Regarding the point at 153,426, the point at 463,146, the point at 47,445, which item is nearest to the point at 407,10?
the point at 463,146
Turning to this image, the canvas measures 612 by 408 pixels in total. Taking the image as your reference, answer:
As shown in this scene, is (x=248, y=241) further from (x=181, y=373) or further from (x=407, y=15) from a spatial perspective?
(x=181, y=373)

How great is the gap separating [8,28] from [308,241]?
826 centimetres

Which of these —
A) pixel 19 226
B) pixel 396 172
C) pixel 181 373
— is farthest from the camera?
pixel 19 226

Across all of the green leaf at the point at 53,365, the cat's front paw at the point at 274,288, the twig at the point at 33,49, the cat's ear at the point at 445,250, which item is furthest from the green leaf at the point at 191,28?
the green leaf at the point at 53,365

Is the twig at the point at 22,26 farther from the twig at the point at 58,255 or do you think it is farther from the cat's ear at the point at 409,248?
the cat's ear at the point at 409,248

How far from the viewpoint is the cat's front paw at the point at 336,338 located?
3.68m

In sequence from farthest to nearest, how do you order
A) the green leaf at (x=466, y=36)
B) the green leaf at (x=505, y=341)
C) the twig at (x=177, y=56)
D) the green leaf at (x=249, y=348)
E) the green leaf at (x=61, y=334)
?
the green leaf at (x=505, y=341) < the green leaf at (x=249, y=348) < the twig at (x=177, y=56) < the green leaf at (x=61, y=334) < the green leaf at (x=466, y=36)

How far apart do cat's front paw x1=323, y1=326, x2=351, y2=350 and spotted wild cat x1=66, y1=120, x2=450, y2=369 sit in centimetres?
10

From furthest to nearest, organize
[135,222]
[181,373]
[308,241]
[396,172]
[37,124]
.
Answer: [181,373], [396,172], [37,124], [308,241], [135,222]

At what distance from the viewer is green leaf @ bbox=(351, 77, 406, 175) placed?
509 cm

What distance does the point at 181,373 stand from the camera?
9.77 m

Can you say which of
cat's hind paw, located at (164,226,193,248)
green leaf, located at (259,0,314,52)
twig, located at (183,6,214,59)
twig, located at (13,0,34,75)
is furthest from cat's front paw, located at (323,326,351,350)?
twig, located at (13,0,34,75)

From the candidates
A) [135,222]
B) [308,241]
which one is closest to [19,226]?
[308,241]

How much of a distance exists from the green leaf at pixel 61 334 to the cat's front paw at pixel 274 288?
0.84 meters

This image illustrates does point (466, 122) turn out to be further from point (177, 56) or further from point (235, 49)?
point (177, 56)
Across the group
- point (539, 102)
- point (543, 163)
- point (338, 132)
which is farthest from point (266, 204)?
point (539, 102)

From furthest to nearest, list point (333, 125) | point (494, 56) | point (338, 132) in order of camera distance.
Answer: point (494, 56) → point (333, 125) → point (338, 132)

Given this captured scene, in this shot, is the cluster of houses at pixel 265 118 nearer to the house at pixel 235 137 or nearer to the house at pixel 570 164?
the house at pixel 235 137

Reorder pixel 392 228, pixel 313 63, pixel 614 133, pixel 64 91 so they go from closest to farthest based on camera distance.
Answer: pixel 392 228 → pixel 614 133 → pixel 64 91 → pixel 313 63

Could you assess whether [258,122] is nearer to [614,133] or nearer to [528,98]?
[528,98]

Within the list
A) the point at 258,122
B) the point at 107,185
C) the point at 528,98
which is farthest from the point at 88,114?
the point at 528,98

- **Problem requirements**:
Put each line of the data above into a numbered list, leaving out the blank lines.

- **Output of the task**:
1. Regarding the point at 153,426, the point at 463,146, the point at 47,445, which item is nearest to the point at 407,10?
2. the point at 463,146
3. Turning to this image, the canvas measures 612 by 408 pixels in total. Taking the image as your reference, answer:
4. As shown in this scene, is (x=248, y=241) further from (x=181, y=373) or further from (x=407, y=15) from a spatial perspective?
5. (x=181, y=373)
6. How great is the gap separating [8,28] from [308,241]?
7. 826 centimetres
8. Which of these —
9. A) pixel 19 226
10. B) pixel 396 172
11. C) pixel 181 373
12. — is farthest from the camera?
13. pixel 19 226
14. Across all of the green leaf at the point at 53,365, the cat's front paw at the point at 274,288, the twig at the point at 33,49, the cat's ear at the point at 445,250, which item is furthest from the green leaf at the point at 191,28?
15. the green leaf at the point at 53,365
16. Is the twig at the point at 22,26 farther from the twig at the point at 58,255 or do you think it is farther from the cat's ear at the point at 409,248?
17. the cat's ear at the point at 409,248
18. How far from the viewpoint is the cat's front paw at the point at 336,338 located?
19. 3.68m
20. In sequence from farthest to nearest, how do you order
21. A) the green leaf at (x=466, y=36)
22. B) the green leaf at (x=505, y=341)
23. C) the twig at (x=177, y=56)
24. D) the green leaf at (x=249, y=348)
25. E) the green leaf at (x=61, y=334)
26. ?
27. the green leaf at (x=505, y=341) < the green leaf at (x=249, y=348) < the twig at (x=177, y=56) < the green leaf at (x=61, y=334) < the green leaf at (x=466, y=36)
28. How far apart do cat's front paw x1=323, y1=326, x2=351, y2=350 and spotted wild cat x1=66, y1=120, x2=450, y2=369 sit in centimetres?
29. 10
30. From furthest to nearest, organize
31. [135,222]
32. [181,373]
33. [308,241]
34. [396,172]
35. [37,124]
36. .
37. Answer: [181,373], [396,172], [37,124], [308,241], [135,222]
38. At what distance from the viewer is green leaf @ bbox=(351, 77, 406, 175) placed?
39. 509 cm
40. What distance does the point at 181,373 stand from the camera?
41. 9.77 m
42. Can you say which of
43. cat's hind paw, located at (164,226,193,248)
44. green leaf, located at (259,0,314,52)
45. twig, located at (183,6,214,59)
46. twig, located at (13,0,34,75)
47. is furthest from cat's front paw, located at (323,326,351,350)?
48. twig, located at (13,0,34,75)
49. From the candidates
50. A) [135,222]
51. B) [308,241]
52. which one is closest to [19,226]?
53. [308,241]
54. How much of a distance exists from the green leaf at pixel 61 334 to the cat's front paw at pixel 274 288?
55. 0.84 meters
56. This image illustrates does point (466, 122) turn out to be further from point (177, 56) or further from point (235, 49)?
57. point (177, 56)
58. Across the group
59. - point (539, 102)
60. - point (543, 163)
61. - point (338, 132)
62. which is farthest from point (266, 204)?
63. point (539, 102)
64. From furthest to nearest, list point (333, 125) | point (494, 56) | point (338, 132) in order of camera distance.
65. Answer: point (494, 56) → point (333, 125) → point (338, 132)
66. Given this captured scene, in this shot, is the cluster of houses at pixel 265 118 nearer to the house at pixel 235 137 or nearer to the house at pixel 570 164?
67. the house at pixel 235 137
68. Reorder pixel 392 228, pixel 313 63, pixel 614 133, pixel 64 91 so they go from closest to farthest based on camera distance.
69. Answer: pixel 392 228 → pixel 614 133 → pixel 64 91 → pixel 313 63
70. Could you assess whether [258,122] is nearer to [614,133] or nearer to [528,98]?
71. [528,98]
72. Within the list
73. A) the point at 258,122
74. B) the point at 107,185
75. C) the point at 528,98
76. which is farthest from the point at 88,114?
77. the point at 528,98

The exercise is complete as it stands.